Time was when it was an article of faith amongst captains of industry that EU membership was a Good Thing, and inevitable, and an advantage for British Industry — and anyone who disagreed was simply out of touch with reality. But in recent years, more and more folk in the City have started to realise that EU membership is the problem, not the solution. Although Helena Morrissey is committed to promoting women in business, she absolutely rejects the Proposals of Commissioner Viviane Reding to make quotas mandatory. “I wouldn’t want to be part of a board because I’m filling a quota”, she says.
She urges decision-making closer to the coal-face — not in the remote and unaccountable committee rooms of the BerlaymontBuilding. The EU’s “subsidiarity” concept is supposed to address this concern, but in practice fails to do so. It’s there to talk about, not to influence decisions. Indeed (speaking as an old cynic) I’d say it’s there to create a spurious impression of devolved decision-making, where none in fact exists.
I was particularly struck by one line from Ms. Morrissey’s piece: “Personal experience of (women’s quotas proposals and) other policy issues leaves me concerned that the authorities’ desire to be proven right may outweigh their motivation to do the right thing”. She mentions this particularly with regard to the €uro project, which “they are determined to defend at whatever social cost in Greece, Portugal and Spain”. She is of course, absolutely right. The €uro is currently being maintained by little more that the politicians’ fear of losing face. It’s a new twist on the Concorde fallacy. “We’ve invested so much political capital in the €uro that we can’t change course now”. They know they’re wrong, but they can’t find a face-saving escape route.
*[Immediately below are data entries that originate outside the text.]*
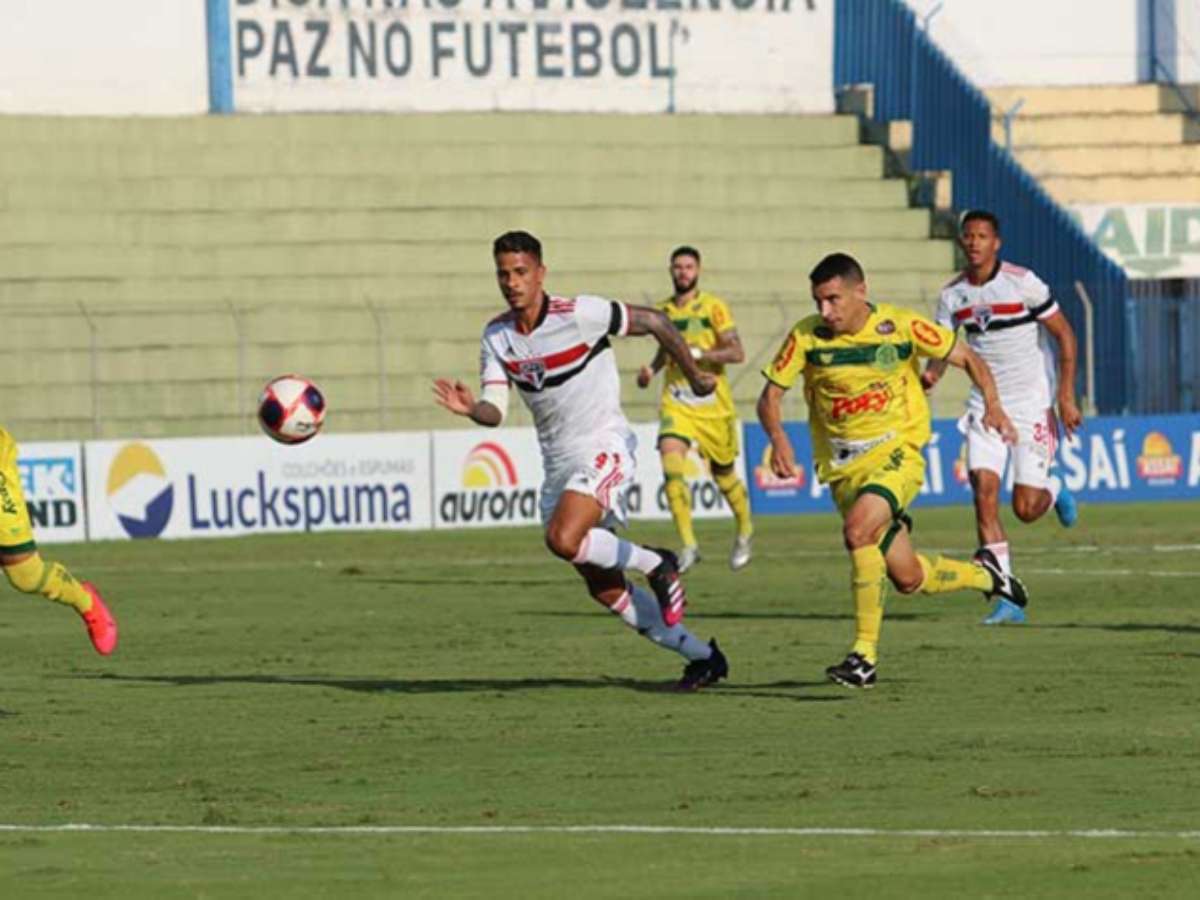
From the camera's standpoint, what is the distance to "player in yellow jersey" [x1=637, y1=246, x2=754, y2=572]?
24.7m

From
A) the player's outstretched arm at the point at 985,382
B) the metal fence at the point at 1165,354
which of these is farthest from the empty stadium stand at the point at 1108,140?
the player's outstretched arm at the point at 985,382

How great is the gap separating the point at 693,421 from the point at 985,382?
30.9 ft

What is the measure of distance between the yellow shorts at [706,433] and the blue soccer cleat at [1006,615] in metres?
5.96

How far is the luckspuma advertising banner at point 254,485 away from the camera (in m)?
32.5

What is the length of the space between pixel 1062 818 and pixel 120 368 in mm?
26070

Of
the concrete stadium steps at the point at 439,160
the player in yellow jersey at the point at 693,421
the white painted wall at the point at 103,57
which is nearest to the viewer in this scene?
the player in yellow jersey at the point at 693,421

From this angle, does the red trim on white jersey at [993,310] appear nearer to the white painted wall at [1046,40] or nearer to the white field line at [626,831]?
the white field line at [626,831]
Our own government is little better. Cameron has seen the numbers. He knows that Brussels’ “Green” Policies, plus the 2008 Climate Change Act, are a disaster for Britain and the EU, driving industry and jobs and investment out of Europe while doing nothing for the environment. But he can’t admit he was wrong. He knows that the economic case for HS2 is falling apart almost as fast as the cost estimates are going up — but he can’t back down.
If only a few of our politicians had the courage to say, just once in a while, “I’m afraid I got this wrong”.